Actually, like comment 1 said, most concepts in Chinese can be represented in no more than two characters, native name seldom exceed 3 characters; European languages on the other hand, often require you to look through much more characters for a meaningful word.

Comparing display length, Chinese text looks much shorter than English, yet carries the same amount of information. Using his example:

(To try to put in a Western conceptual framework, imagine how difficult it would be to scan meaning from this paragraph if our alphabet was extended to 2000 characters, presented in block letters and all the spaces between words were removed.)

(以西方的概念架構來說,很難想像如果我們的字母增加至2000個,全以大寫顯示,移除空白的話,要怎麼讀這段文章。 )

As you can see, it doesn’t even occupy half the visual area if using the same font size. Shape-eyed readers might also notice that punctuation marks provide necessary space for scanning the meaning of the paragraph. 😛

Anime “Red pig” also provides another visual comparison among major languages in the beginning. 🙂

Google v.s. Baidu

They said Google is leaving China. Consequently, more people start to compare Google and Baidu, which is current lead in Chinese search market.

Two days ago, I visited this “interesting” blog. That post measures the effectiveness of search engines by their “recall”, i.e. the number of results they returned, regardless the whether the results are truly related or not.

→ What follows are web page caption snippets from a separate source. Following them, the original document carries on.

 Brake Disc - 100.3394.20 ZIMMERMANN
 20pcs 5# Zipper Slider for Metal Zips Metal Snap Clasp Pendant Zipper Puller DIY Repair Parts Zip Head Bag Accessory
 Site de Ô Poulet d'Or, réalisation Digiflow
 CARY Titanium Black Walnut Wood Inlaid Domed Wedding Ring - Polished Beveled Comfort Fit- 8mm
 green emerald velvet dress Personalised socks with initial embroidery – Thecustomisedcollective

The author uses three phrases as test set:
1. 许霆 (Xu Ting: A Chinese citizen who was recently involved in a controversial criminal case)
2. 次级房贷 (Subprime mortgage)
3. 看羹吃饭 (Kan-Geng-Chi-fan: A phrase used and recognized by a relatively small number of Chinese, meaning that you have to think carefully before taking action)

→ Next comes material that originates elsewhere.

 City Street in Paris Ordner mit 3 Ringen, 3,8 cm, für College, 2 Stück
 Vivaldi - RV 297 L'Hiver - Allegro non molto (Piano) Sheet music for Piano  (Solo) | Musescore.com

He summaries that Baidu is superior than Google, as the results are more favorable for mainland Chinese users. Well, I don’t agree with him.

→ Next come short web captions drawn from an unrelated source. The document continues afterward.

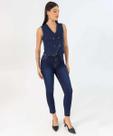 Calça Jeans Skinny Feminina Barra Desconstruída Azul-22025 Calça Jeans Skinny Feminina Barra Desconstruída Azul-22025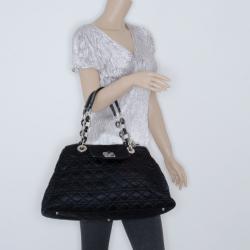 Pre Owned Dior Quilted Satin Cannage Charming Lock Satchel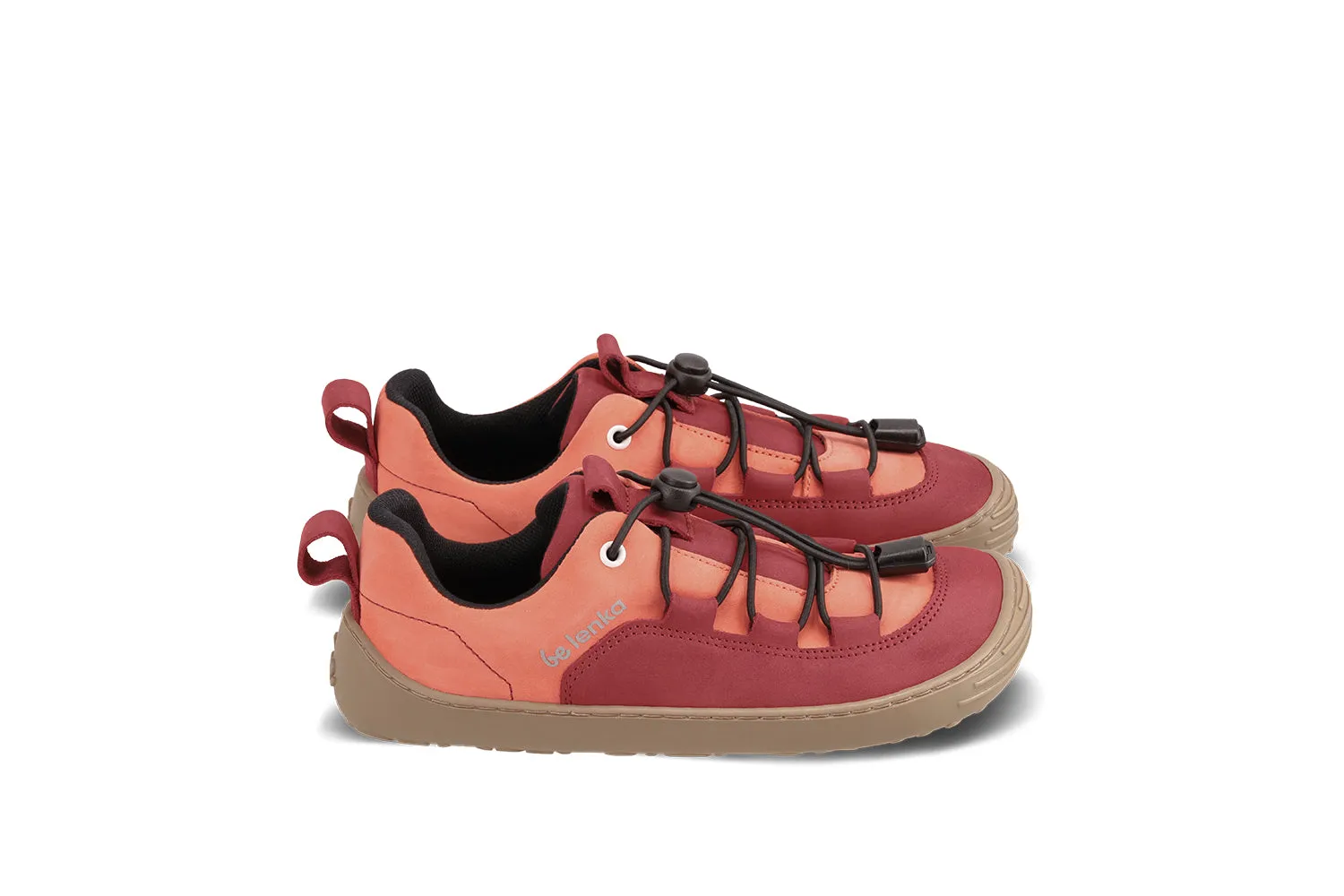 Kids barefoot sneakers Be Lenka Xplorer - Dark Red & Coral (CLEARANCE) Beat Up Skate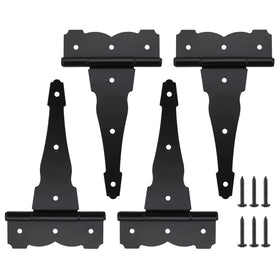 HOME MASTER HARDWARE 8-inch heavy-duty T-strap hinge in black for gates and sheds.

For 许霆 (Xu Ting), I think Baidu wins here, because it also returns a link to an article in Baidu’s encyclopedia which introduces Xu Ting, the professor in a Chinese university; while Google merely returns the suspect Xu Ting in first 10 pages. Variety is good, because it does not assume what you are looking for. For example, if I were searching “smart”, I prefer to choose among an adjective for a cunning man, a car, a package management system, or disk error reporting mechanism.

For 次级房贷 (Subprime mortgage), yes, he has made a typo in English, but let’s ignore that. He said that since simplified Chinese is preferred in China, so showing Traditional Chinese characters are bad. But AFAIK, the default search preference is “showing both Simplified and Traditional”, that means it is a bug that it only showing simplified. 😛

For 看羹吃饭 (Kan-Geng-Chi-fan). Well, if you don’t know how to use Google, right,
you got the result he got. But if you remember to add “” to quote the phrase you care,
you get a good result.

Oh, let’s forgive him, as he did not receive proper training to tell which searching is good. 🙂

Who get benefits with Digital Rights management (DRM)?

Supposedly, DRM protects the media from copyright holders’ (e.g. movie maker) and their followers’ (e.g. retailer) rights. But does it?

I am a fan of MacGyver, and I already purchased 4 series of DVD. When I tried to find the fifth, I am told that it is not possible to buy that in retailer shop, because only four series are released in Zone 4.

Now, three ways lie before me:
1. Grab a pirate copy from internet: I either got low quality video, or spend ages for download the images (blame Australian network), plus contribute to my carbon footprint ant electricity bill. Sounds not good. It’s also obvious that local retailers cannot not earn my money, so does the series maker.

2. Get the DVD from somewhere else: Good for me, but bad for local retailers.

3. Lost interest completely: Actually, that my current mood. Not that bad to me, as there are many things for me to do. But definitely bad for local retailers and consequently, the video makers.

So come on, video makers, abolish the DRM, it does evil (and convince evil) to you.